From an Iowa classroom in 1968 to Donald Trump: Educator Jane Elliott on the legendary "Blue-Eyed/Brown-Eyed" exercise

What Jane Elliott observed in an all-white third-grade class almost 50 years ago echoes loudly in the age of Trump

By Chauncey DeVega

Senior Writer

Published March 25, 2017 5:00PM (EDT)

 (<a href='https://www.shutterstock.com/g/Lapina'>Lapina</a> via <a href='http://www.shutterstock.com/'>Shutterstock</a>/Salon)
(Lapina via Shutterstock/Salon)

In 1968, an elementary school teacher named Jane Elliott decided to find a way to teach her students about the power of racism and prejudice. Elliott was white, as was every student in her Riceville, Iowa, classroom. She used the color of her students' eyes as a way of determining what group would have power and privilege and which group would not. This became known as the Blue-Eyed/Brown-Eyed teaching exercise. Its power was immediate: Given a simple prompt, even children are capable of reproducing the lessons and rules of American racism with ease.

In the almost five decades since Jane Elliott first conducted the Blue-Eyed/Brown-Eyed exercise, racism has "evolved" in America. Yet its foundations (and long-term impact) still remain. In many ways, white supremacy and racism are among the most adaptive and enduring inventions in modern history.  Jim and Jane Crow were defeated. But America's schools and neighborhoods remain racially segregated -- in many communities, at levels at least as bad as if not worse than during the 1960s.

Racial discrimination by the United States government as well as private business is technically illegal. However, the voting rights of African-Americans and other people of color are under assault by Republicans; racism against people of color continues across the labor, banking and housing markets.

The chain gangs, debt peonage and convict lease system that was imposed on black Americans after the Civil War across the South and elsewhere no longer exists. In the present, America's prisons continue to be part of a racist criminal justice system that punishes blacks and Latinos more severely than whites charged with the same crimes. Corporations and other private interests continue to profit from the mass incarceration of nonwhites. In too many communities, police behave in a way that is not too far from their origins in the United States as slave patrollers.

The American people twice elected a black man, Barack Obama, as president. White America responded with rage and anger. In a racist backlash and act of revenge, millions of white Republicans and other conservatives would then install the budding fascist Donald Trump and his cadre of white nationalists in the White House.

**DATA SEGMENT:**
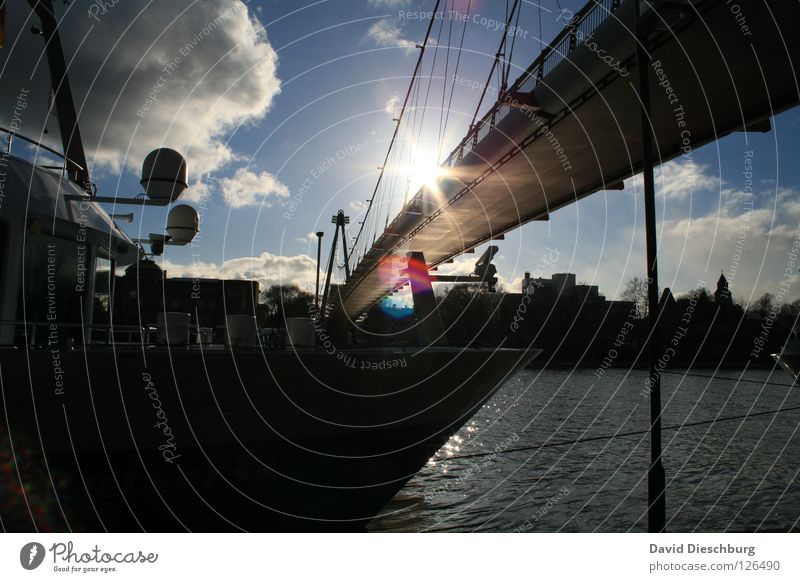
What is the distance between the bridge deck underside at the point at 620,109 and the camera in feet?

**DIRECTION 1:** In the article on Jane Elliott's Blue-Eyed/Brown-Eyed exercise, what did Elliott use to decide which group of students would have power and privilege?
**DIRECTION 2:** Using the article on Jane Elliott's exercise, explain in one to three sentences why the exercise's power is described as immediate.
**DIRECTION 3:** Extend the article on Jane Elliott's Blue-Eyed/Brown-Eyed exercise past its final paragraph.

**RESULT 1:** The color of her students' eyes.

**RESULT 2:** Its power was immediate because, given a simple prompt, even children could reproduce the lessons and rules of American racism with ease.

**RESULT 3:**
Progress is fitful along the color line in America. For every step forward there now seem to be two steps backward. How did this happen? Is racial progress an illusion in America? What responsibility do Trump and his voters have for the record increase in hate crimes that have occurred since the 2016 election?

In an effort to answer these questions, I recently spoke with Jane Elliott, now an anti-racism educator and activist. Since becoming famous for her Blue-Eyed/Brown-Eyed teaching exercise, Elliott has spent almost 50 years traveling around the world to educate adults and children about the damage that is still being caused by racism, ethnocentrism and prejudice.

My conversation with Elliott has been edited for length and clarity. A longer version of this conversation can be heard on my podcast, available on Salon’s Featured Audio page.

As someone who has been fighting racism and social injustice for close to 50 years, what are your thoughts on the wave of hate crimes that have swept across the country since the election of Donald Trump? 

The fact that these hate crimes have exploded in number since Trump started to run for the presidency is not a coincidence. This man is a hate-monger. This man does not even recognize that he is encouraging the Nazification of this nation. It’s a classic case of how to separate people and conquer -- that’s what he’s doing.

Pick out a group of people -- in his case it’s going to be the Muslims -- demonize them, talk about them as though they are our major problem and the cause of all our problems. Then encourage people who are upset because they do not make any money and who are upset because their families are going downhill. They are upset because it seems that the country is going to hell in a handbasket. It’s all right now to hate Muslims. Before he started, it was all right to hate blacks. The Muslims make a really good target -- particularly for these evangelical Christians who are being led down a really ugly path to [the idea of] Sharia law. I think they don’t even recognize what’s happening.

The mainstream news media wring their hands and are so confused about how "good" white Christians could vote for Donald Trump. If the media put this in proper context they would discuss the history of racism and white supremacy among Southern evangelicals. This should not be a surprise.

We are not in a post-racial society. Now the racists are coming out of the woodwork because Donald Trump is making it all right to be a racist, to be a sexist, to be an ageist, to be an ethnocentrist -- to be all the things that we have fought against since the ’60s.

I see the election of Donald Trump as one more example of white male privilege in action, and how white racism hurts white people.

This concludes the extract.